• TEXT:
=====

As we saw here, the red lines now show the contours that we found in this graphic.
So we start with an image, and then we create our VNDetectContourRequest.
We can now set the contrast on the image to enhance, for instance, how some of the contrast may come out. We can switch between, do we want to run it on a dark background with this light background, which may separate the foreground versus background? Last but not least, we can insert the maximumImageDimension. That allows you to trade off the performance versus the accuracy.
That means, for instance, if you look at it at a lower resolution you will still get your contours but they might not follow the edge as closely, but it runs much faster because it can run at a lower resolution. In comparison, when we use a higher resolution, which you might want to do in some post-processing, we actually get much more accurate contours but it's gonna take a little bit longer because it has to do more work.
Let's look at the observation that we get back.
Here we have a very simple image of two squares with a circle in it.
We are getting back a VNContoursObservation.
The topLevelContours are our two rectangles that we see.
Inside of those we have childContours. They are nested and those are the circles.
Then we get back the contourCount which I can actually use to walk through all of my contours. But it's much more easier, for instance, to use the index path. As you can see, they are nested in each other and I can now traverse my graph.
Last but not least, I also get the normalizedPath. And this is a CGPath I can use easily for rendering.
Now, what is a VNContour? In our example we get a VNContour here... and that is the most Outer Contour, our Parent. Nested inside of it are childContours. These are the Inner Contours.
My contour has an index path and, of course, with that every childContour has the index path, which I can use again to traverse my graph.
Then I get the normalizedPoints in the pointCount. Now, that is actually the real meat of the contour because it describes each of the line segments that we discover. Because we didn't just discover pixels, we really get a contour which is a path.
We also have an aspectRatio. I'm gonna talk about that on the next slide.
And then we have the normalizedPath to render. When we want to work with contours, there's a few things we need to keep in mind. Let's look at this image that we have here.
It is 1920 by 1080 pixels, and we have a circle in the middle that is exactly 1080 pixels high and wide. But Vision uses a normalized coordinate space. So, our image is 1.0 high and 1.0 wide. Therefore, the circle now has a height of 1.0, but a width of 0.5625. So, if you wanna take the geometry of the shapes that you've detected into account, you need to look at the aspectRatio of the original image from which it was computed on.
Now, contours really get interesting when we can analyze them, and we have a few utilities for that available for you.
The VNGeometryUtils provides some API. For instance, we have the boundingCircle which is the smallest circle that completely encapsulates the contour that you detected. It's great for comparing contours with each other.
Then we can calculate the area. And we can calculate the perimeter. Now, the next part that you might want to do with contours is actually simplify them. When we get contours from an image they tend to be noisy. Let's look at our example here.

=====

• DATA SEGMENT:

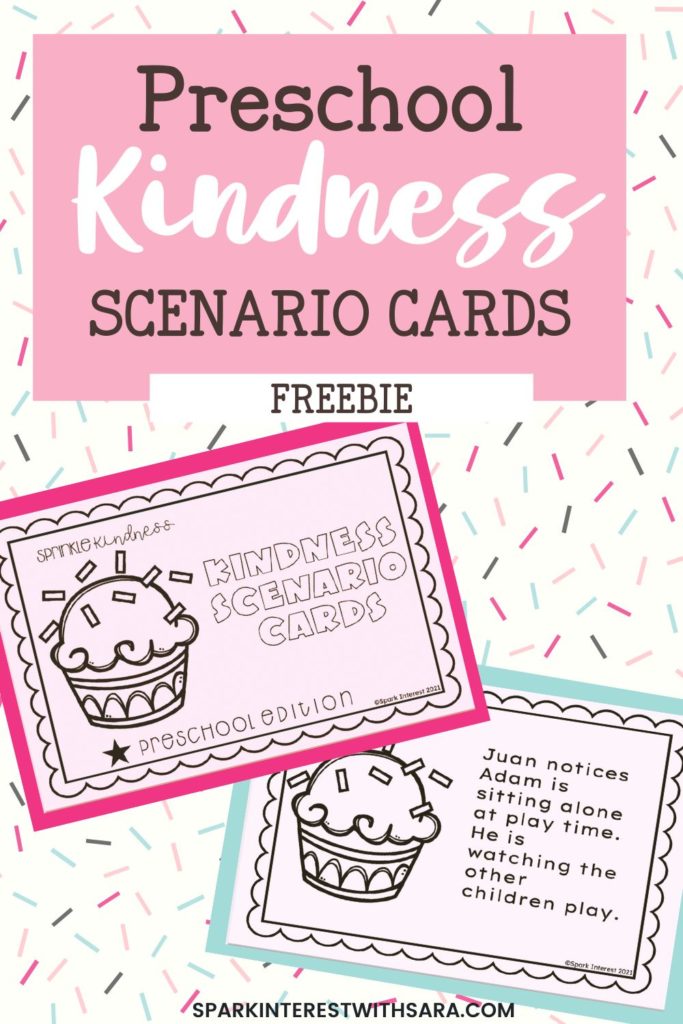 Preschool kindness scenario cards freebie pin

=====

• STUDY QUESTIONS:
- 1) In the contour detection text, what is the boundingCircle?
- 2) Please echo, word for word, the part of the contour detection text that opens with the words containing "And then we have" and closes with "was computed on.".

• SOLVED TASKS:
- 1) The smallest circle that completely encapsulates the detected contour.

- 2)
And then we have the normalizedPath to render. When we want to work with contours, there's a few things we need to keep in mind. Let's look at this image that we have here.
It is 1920 by 1080 pixels, and we have a circle in the middle that is exactly 1080 pixels high and wide. But Vision uses a normalized coordinate space. So, our image is 1.0 high and 1.0 wide. Therefore, the circle now has a height of 1.0, but a width of 0.5625. So, if you wanna take the geometry of the shapes that you've detected into account, you need to look at the aspectRatio of the original image from which it was computed on.